Die neue Kanalgebühr ist besser als ihr Ruf

Schwalm-Eder/Neukirchen. Wo es sie noch nicht gibt, wird sie bald eingeführt, die gesplittete Abwassergebühr. In vielen Gemeindeverwaltungen im Landkreis wird derzeit unter Hochdruck an der Umstellung gearbeitet, die in vielen Kommunen ab Januar 2013 greift.

Dann ist nicht mehr allein das entnommene Frischwasser maßgeblich für die Kanalgebühr. Zu Buche schlägt dann auch die Regenwassermenge, die ins öffentliche Netz und damit in die Kläranlagen gelangt.
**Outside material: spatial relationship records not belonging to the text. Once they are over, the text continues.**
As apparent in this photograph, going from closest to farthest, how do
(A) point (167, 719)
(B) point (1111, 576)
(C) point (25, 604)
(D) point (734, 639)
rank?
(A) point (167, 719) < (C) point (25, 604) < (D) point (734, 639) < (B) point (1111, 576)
Die gute Nachricht: Die meisten Grundstückseigentümer zahlen nach der Umstellung weniger. In Neukirchen zum Beispiel sinken nach Angaben von Heinz Ross, Betriebsleiter Stadtwerke, für 1500 Eigentümer die Kosten. Für die übrigen knapp 700 wird es allerdings teurer. Wer große Dach- und versiegelte Flächen sein eigen nennt, der muss künftig tiefer in die Tasche greifen. Viel kostspieliger kommt die gesplittete Abwassergebühr zum Beispiel einen Supermarktbetreiber. Dort wird sehr wenig Wasser verbraucht, aber von Dächern und Parkplätzen gelangen große Wassermengen ins Netz. Ross: „Ein Drittel der Kosten in Kläranlagen entstehen durch Regenwasser.“

„Wir raten seit Langem, die gesplittete Abwassergebühr einzuführen“, sagte Tobias Schilly (Hessischer Städte- und Gemeindebund) auf Anfrage der HNA. Es führe kein Weg an ihr vorbei, da eine eindeutige Rechtssprechung umzusetzen sei. Die dringt auf mehr Gerechtigkeit im Gebührensystem. Schilly: „Viele der rund 400 kreisangehörigen Kommunen in Hessen sind derzeit dabei, entsprechende Kalkulationen durchzuführen.“

Spangenberg etwa, wo die Gebühr Anfang nächsten Jahres kommt. Dort hat wie in den meisten Schwalm-Eder-Kommunen ein spezialisiertes Unternehmen Luftaufnahmen der Gemarkung hergestellt, die als Grundlage für den Versiegelungsgrad der Flächen dienen. Dazu können die Eigentümer jetzt in einem Bogen Stellung nehmen.